Let us try the other option, putting $P_{n+1}$ in the integral column: $$\begin{array}{r|c|c} \text{row }\# & \frac{d}{dx} & \int \\ \hline 0 & \color{blue}{Q_{\leq n}(x)} & P_{n+1}(x) \\ 1& Q_{\leq n}'(x) & \color{blue}{\int P_{n+1} }\\ \vdots & \vdots & \vdots \\ n& \color{red}{\text{constant}} & \ldots \\ n+1& 0 & \color{red}{(\int)^{n+1} P_{n+1}} \end{array}$$
In the scenario where $Q_{\leq n}$ has degree $n$ (on row $0$ of the table), then on row $n$, it will be degree $0$, namely a constant; on the right/integral column, on row $n+1$ we will have the $(n+1)$th antiderivative of $P_{n+1}(x)$. So, the result of this integral by parts table is (at most) $n$ terms: $$\int_a^b P_{n+1}(x) Q_{\leq n}(x) dx = \textstyle \Big[Q_{\leq n}(x) \cdot \int P_{n+1}(x)\Big]\bigg|_{x=a}^{x=b} - \ldots + (-1)^n \Big[\text{const} \cdot (\int)^{n+1} P_{n+1}(x)\Big]\bigg|_{x=a}^{x=b}$$ (The notation is a bit fiddly, but I hope you can see that the ideas are actually quite simple.

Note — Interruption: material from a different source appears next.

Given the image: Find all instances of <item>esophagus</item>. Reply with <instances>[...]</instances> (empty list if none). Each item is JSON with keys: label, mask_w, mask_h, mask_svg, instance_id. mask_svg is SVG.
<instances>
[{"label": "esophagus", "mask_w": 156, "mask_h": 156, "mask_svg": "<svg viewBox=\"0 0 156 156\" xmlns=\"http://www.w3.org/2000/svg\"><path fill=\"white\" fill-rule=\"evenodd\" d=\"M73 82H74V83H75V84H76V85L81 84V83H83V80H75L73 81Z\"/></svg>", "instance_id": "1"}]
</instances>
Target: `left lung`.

If I was writing on a whiteboard in front of you, I could just draw slope-$(-1)$ ovals in the table representing each term, without having to use all this notation, but oh well.)
Again, recall that we have control over what $P_{n+1}$ is, and we have just found that all it needs to be is a degree $n+1$ polynomial s.t. its $1$st, $2$nd, ..., $(n+1)$th antiderivative all vanish at both $x=a$ and $x=b$.

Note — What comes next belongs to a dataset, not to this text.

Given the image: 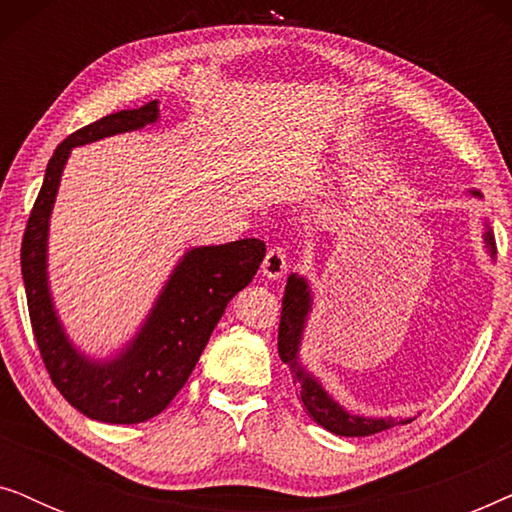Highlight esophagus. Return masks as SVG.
Here are the masks:
<instances>
[{"instance_id": "1", "label": "esophagus", "mask_w": 512, "mask_h": 512, "mask_svg": "<svg viewBox=\"0 0 512 512\" xmlns=\"http://www.w3.org/2000/svg\"><path fill=\"white\" fill-rule=\"evenodd\" d=\"M286 268H289V261H286L284 249L270 247L268 254H265V258H263V265H261L263 277L279 279V277H282L284 272H286Z\"/></svg>"}]
</instances>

This is still a little hard to think about, but it becomes much easier, if I tell you to think about the problem backward: start with a polynomial $A(x)$ of degree $2(n+1)$ (supposed/destined to be the $(n+1)$th antiderivative of $P_{n+1}$), so that its $0$th, $1$st, ..., $n$th derivatives vanish at $x=a$ and $x=b$ (and then taking $P_{n+1}(x):= (\frac d{dx})^{n+1} A(x)$, we're done!)

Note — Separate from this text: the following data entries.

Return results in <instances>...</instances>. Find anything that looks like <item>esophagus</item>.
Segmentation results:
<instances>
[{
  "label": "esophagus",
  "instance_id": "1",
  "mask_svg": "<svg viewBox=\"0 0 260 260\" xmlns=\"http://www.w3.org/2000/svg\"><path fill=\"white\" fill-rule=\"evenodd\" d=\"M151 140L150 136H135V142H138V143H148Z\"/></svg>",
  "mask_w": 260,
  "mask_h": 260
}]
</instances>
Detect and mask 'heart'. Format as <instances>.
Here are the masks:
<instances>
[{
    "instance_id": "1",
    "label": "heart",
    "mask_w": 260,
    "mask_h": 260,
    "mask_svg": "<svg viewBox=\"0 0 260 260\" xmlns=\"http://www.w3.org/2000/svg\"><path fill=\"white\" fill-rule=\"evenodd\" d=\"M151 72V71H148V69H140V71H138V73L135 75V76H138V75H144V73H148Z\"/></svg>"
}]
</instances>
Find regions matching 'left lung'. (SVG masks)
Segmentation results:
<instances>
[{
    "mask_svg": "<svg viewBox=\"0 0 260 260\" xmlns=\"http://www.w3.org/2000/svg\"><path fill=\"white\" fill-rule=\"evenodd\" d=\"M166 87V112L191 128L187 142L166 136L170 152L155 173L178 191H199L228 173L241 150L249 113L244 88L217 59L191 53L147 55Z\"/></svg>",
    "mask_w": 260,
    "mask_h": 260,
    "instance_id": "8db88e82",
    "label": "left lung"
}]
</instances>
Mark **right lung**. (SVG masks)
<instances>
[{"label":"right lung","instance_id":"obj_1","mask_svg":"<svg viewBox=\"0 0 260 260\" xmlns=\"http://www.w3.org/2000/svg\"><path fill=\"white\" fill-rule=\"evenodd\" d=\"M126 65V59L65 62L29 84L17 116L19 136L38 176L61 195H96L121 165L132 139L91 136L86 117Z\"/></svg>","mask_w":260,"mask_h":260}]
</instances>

And indeed, hopefully one is familiar (from working with Taylor series, or orders of zeroes and poles in complex analysis) that the derivative of a function vanishing to order $M$ at a point $x=x_0$ vanishes to order $M-1$ at $x=x_0$. So, taking $A(x)=(x-a)^{n+1} (x-b)^{n+1}$ (indeed of degree $2(n+1)$), the $0$th, $1$st, ..., $n$th derivatives vanish at $x=a$ and $x=b$, as desired (and indeed the $(n+1)$th derivative is a polynomial of degree $n+1$, as desired!)